The prime minister assumes that even if the LDP and the Komeito, which make up the ruling coalition, fail in the Upper House election to secure the two thirds of Diet seats necessary to make proposals for constitutional revision, the proposals will be possible with the approval of some opposition party and independent members.

Abe’s judgement in this matter is probably influenced by the strong nationwide local election results this April of the Japan Innovation Party, which has been positive on the issue of constitutional revision, in Osaka, its most important support base.

However, you cannot tell if things will go as the prime minster assumes they will. Even if more than two thirds of all Diet members are generally in favour of constitutional revision, there may be no agreement on what concrete revisions are to be made.

The partial revision of Article 9, which Abe advocates, is focused on clarifying the existence of the Self-Defence Forces in the Constitution, but it is hardly effective. This is because a great majority of the electorate has already accepted the existence of the Self-Defence Forces, and setting out on the road to overseas activities, ignoring international norms and standards, is impossible, regardless of constitutional stipulations. In particular, the Komeito must show strong opposition to taking the time and effort for such a revision.

The electorate’s opinion is even more in doubt. Domestic public opinion is still evenly split over constitutional revision. In the current situation, if a referendum is held, there will be fierce debate. The consumption tax hike scheduled for the fall of this year is one of the most unpopular policies in Japanese politics. If the revision of Article 9, which only has symbolic implications, goes forward under these circumstances, the dissatisfaction of the electorate will be exacerbated. If Abe hopes to secure influence after he leaves office in 2021, and hopes to be followed by another LDP administration, an attempt at constitutional revision is a big risk.

The Reiwa era, that is, Japan during the next thirty years, will see the peak of the ageing population, depopulation, the decline of social vitality, and increasingly serious fiscal challenges. There will be an accelerated acceptance of immigrants, which could bring about other social issues. If US-China relations are engulfed in a new Cold War, Japan will face larger diplomatic difficulties entangled between the two countries.
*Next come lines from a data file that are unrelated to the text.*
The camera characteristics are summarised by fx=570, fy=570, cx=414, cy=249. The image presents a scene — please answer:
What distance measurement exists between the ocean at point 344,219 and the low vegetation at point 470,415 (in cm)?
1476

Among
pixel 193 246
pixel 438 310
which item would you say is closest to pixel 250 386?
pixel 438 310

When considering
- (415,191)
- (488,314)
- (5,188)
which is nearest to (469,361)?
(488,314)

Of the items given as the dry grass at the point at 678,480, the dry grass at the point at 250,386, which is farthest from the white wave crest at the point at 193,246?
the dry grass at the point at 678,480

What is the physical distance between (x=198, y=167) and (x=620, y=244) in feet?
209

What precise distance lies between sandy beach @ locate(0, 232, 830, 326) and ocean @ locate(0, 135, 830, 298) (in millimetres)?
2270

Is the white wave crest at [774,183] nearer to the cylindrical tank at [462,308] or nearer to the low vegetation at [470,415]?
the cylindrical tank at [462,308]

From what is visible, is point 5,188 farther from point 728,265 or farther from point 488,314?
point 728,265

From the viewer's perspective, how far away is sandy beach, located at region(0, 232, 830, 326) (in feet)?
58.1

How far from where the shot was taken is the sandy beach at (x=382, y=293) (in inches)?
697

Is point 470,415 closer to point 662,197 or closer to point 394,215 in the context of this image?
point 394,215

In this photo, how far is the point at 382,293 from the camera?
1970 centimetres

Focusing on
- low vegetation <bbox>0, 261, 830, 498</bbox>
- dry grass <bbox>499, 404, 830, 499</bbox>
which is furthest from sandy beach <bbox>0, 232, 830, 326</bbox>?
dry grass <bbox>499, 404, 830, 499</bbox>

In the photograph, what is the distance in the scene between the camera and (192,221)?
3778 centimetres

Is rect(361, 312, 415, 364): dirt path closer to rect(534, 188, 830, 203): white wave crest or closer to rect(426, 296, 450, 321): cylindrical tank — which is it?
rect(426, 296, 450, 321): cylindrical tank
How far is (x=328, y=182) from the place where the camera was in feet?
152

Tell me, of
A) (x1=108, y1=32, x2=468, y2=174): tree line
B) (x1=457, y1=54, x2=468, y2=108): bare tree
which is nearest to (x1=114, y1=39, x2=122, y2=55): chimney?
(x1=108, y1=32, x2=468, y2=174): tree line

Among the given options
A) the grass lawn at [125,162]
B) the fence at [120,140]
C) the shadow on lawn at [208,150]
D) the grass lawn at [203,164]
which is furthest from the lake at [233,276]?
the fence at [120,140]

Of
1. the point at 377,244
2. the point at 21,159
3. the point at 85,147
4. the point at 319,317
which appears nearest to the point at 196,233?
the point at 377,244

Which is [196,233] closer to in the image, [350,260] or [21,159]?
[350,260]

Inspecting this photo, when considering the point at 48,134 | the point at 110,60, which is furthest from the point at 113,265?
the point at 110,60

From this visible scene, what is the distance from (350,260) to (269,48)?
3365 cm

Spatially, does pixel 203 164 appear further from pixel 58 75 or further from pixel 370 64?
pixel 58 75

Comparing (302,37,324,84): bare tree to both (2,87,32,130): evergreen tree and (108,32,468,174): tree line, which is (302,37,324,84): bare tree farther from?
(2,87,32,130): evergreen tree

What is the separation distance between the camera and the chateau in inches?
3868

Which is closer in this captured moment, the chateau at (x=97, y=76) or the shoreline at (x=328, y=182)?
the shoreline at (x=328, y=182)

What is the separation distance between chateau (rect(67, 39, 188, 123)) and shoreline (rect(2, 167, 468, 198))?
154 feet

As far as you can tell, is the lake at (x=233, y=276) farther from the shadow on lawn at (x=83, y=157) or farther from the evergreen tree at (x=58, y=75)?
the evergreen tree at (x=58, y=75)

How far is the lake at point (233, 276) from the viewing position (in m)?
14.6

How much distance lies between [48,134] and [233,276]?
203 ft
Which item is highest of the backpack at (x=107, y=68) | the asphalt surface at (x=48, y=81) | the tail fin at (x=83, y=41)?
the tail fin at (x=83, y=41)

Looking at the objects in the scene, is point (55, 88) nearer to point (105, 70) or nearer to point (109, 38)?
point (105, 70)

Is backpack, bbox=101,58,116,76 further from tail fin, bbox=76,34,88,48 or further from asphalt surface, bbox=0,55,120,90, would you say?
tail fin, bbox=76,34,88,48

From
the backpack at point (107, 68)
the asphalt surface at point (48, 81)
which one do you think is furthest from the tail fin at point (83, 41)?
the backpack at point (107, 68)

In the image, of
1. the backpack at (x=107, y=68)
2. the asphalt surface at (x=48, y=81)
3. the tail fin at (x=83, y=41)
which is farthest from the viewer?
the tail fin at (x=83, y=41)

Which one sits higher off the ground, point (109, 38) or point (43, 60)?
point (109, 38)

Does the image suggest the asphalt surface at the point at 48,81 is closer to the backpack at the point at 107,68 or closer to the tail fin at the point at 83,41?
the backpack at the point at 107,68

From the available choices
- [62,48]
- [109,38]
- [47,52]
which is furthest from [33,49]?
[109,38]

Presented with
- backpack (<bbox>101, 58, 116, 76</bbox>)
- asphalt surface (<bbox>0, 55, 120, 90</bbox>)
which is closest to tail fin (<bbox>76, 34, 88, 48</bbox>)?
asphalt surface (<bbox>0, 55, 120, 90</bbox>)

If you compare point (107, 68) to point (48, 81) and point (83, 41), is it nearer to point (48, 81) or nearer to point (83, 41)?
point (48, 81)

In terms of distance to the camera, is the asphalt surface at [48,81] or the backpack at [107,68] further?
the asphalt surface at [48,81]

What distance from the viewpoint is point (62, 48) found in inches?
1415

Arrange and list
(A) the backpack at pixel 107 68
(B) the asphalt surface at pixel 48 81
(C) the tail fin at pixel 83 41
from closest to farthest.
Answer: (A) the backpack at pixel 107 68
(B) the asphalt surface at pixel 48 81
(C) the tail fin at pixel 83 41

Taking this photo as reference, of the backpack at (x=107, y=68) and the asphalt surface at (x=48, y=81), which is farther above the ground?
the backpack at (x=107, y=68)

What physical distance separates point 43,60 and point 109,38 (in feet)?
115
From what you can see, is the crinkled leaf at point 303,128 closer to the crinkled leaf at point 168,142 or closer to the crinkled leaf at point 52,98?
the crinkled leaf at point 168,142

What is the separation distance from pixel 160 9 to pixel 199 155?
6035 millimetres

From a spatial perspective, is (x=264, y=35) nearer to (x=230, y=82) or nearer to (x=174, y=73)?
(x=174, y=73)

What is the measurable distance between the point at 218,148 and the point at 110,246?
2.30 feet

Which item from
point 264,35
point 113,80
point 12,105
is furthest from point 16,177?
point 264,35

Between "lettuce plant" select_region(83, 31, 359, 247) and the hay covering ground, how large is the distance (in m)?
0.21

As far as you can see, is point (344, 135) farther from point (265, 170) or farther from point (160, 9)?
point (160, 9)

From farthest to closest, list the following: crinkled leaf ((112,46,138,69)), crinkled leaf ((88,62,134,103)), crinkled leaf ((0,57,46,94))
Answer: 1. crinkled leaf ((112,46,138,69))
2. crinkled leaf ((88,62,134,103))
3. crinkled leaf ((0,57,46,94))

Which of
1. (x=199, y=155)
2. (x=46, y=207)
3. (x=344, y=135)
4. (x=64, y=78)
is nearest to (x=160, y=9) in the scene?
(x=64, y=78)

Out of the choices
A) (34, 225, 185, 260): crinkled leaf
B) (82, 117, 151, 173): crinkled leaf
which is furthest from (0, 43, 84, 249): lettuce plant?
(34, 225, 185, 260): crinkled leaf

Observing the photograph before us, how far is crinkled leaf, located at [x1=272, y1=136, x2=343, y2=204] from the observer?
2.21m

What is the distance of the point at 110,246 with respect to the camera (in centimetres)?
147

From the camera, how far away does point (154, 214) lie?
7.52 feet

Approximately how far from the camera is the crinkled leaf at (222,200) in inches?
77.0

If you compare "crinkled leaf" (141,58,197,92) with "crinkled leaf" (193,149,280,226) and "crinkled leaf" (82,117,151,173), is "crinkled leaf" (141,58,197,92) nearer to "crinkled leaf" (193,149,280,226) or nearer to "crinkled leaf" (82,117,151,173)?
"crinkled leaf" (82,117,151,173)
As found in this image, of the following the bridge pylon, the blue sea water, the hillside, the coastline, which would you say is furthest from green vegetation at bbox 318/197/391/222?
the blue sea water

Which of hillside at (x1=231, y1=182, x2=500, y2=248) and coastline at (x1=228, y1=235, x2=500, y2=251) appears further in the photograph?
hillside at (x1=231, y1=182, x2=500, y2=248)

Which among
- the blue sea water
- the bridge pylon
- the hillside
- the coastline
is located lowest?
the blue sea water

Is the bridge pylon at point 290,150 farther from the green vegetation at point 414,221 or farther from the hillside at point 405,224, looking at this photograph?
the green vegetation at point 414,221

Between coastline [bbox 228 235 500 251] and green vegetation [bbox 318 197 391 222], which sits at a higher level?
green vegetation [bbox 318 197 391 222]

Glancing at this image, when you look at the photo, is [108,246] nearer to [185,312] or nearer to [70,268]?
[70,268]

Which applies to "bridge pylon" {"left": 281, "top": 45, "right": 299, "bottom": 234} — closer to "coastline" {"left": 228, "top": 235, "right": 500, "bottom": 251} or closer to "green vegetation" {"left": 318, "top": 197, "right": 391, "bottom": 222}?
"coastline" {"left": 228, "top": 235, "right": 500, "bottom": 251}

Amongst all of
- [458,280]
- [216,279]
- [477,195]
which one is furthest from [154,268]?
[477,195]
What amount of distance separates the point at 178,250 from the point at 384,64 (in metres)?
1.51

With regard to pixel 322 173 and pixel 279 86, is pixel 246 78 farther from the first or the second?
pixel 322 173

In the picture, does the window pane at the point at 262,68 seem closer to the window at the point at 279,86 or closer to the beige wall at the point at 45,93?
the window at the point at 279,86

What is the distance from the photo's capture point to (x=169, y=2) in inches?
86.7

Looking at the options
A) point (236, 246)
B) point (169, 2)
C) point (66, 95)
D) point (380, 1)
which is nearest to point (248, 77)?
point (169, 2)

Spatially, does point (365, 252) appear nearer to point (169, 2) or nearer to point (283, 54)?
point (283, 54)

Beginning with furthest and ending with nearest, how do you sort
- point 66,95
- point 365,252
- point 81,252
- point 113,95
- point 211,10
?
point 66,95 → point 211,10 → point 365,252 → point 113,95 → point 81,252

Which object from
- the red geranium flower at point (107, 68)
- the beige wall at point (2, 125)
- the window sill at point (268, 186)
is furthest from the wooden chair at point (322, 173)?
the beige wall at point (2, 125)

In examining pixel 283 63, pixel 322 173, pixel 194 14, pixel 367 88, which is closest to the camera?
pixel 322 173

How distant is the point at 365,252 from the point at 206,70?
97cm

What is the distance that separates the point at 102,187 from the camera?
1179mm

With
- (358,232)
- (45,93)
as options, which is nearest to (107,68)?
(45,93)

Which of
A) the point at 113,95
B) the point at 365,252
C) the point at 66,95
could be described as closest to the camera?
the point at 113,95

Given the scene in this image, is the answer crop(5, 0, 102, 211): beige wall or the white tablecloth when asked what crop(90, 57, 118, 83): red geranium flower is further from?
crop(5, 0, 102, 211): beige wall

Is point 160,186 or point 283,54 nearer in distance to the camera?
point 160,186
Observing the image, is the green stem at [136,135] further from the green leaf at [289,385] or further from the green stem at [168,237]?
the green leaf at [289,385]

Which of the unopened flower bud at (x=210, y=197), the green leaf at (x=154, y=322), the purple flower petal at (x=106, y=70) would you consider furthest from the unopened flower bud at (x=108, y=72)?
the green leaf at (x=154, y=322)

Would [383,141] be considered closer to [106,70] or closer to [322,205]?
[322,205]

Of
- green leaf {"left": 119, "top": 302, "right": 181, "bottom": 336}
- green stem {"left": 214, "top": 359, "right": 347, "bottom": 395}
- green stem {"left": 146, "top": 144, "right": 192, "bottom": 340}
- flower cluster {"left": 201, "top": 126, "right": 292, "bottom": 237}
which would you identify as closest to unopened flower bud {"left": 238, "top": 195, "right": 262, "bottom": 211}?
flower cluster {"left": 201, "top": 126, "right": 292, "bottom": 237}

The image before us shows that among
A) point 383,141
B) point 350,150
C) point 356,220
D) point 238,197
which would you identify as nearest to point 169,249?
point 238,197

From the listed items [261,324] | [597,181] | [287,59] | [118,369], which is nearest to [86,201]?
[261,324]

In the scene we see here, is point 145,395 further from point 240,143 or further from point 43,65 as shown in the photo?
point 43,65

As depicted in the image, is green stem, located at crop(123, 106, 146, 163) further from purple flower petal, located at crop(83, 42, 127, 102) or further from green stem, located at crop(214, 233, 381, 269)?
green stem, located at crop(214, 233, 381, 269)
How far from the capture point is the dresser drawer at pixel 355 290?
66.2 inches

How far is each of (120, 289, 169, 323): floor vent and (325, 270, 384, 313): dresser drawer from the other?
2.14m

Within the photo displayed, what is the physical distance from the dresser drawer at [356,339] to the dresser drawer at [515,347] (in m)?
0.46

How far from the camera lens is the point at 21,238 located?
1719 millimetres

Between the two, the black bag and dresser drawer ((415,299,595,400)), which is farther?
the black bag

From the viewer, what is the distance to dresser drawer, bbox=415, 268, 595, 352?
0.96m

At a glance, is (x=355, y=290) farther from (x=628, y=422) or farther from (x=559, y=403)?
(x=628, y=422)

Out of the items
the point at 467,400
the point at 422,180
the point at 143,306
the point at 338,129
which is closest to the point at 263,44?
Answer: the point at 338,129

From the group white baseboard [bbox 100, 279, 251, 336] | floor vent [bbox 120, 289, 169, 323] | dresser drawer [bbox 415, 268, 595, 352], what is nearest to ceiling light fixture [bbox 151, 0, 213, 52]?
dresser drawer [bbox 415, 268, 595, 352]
The political stability brought by the Abe administration was the opportunity to take precautions against such difficulties. This administration has achieved strong outcomes from many of its foreign and security policies over the last six and a half years, and the economic conditions have also never been bad. But domestic social and economic reforms are still not sufficient, and the electorate remains concerned about the social security and healthcare systems as well as the job market structure in the future. It should be this long-lived administration’s last major task to give all it can to resolve this situation. But I am not sure at all that those are the prime minister’s priorities.

(待鳥聡史 Satoshi Machidori is Professor at the Graduate School of Law, Kyoto University. He earned his PhD from Kyoto University. His publications include 政党システムと政党組織 (Party Systems and Party Organisations), 代議制民主主義—民意と政治家を問い直す (Representative Democracy: A Reconsideration of the Public Will and Politicians).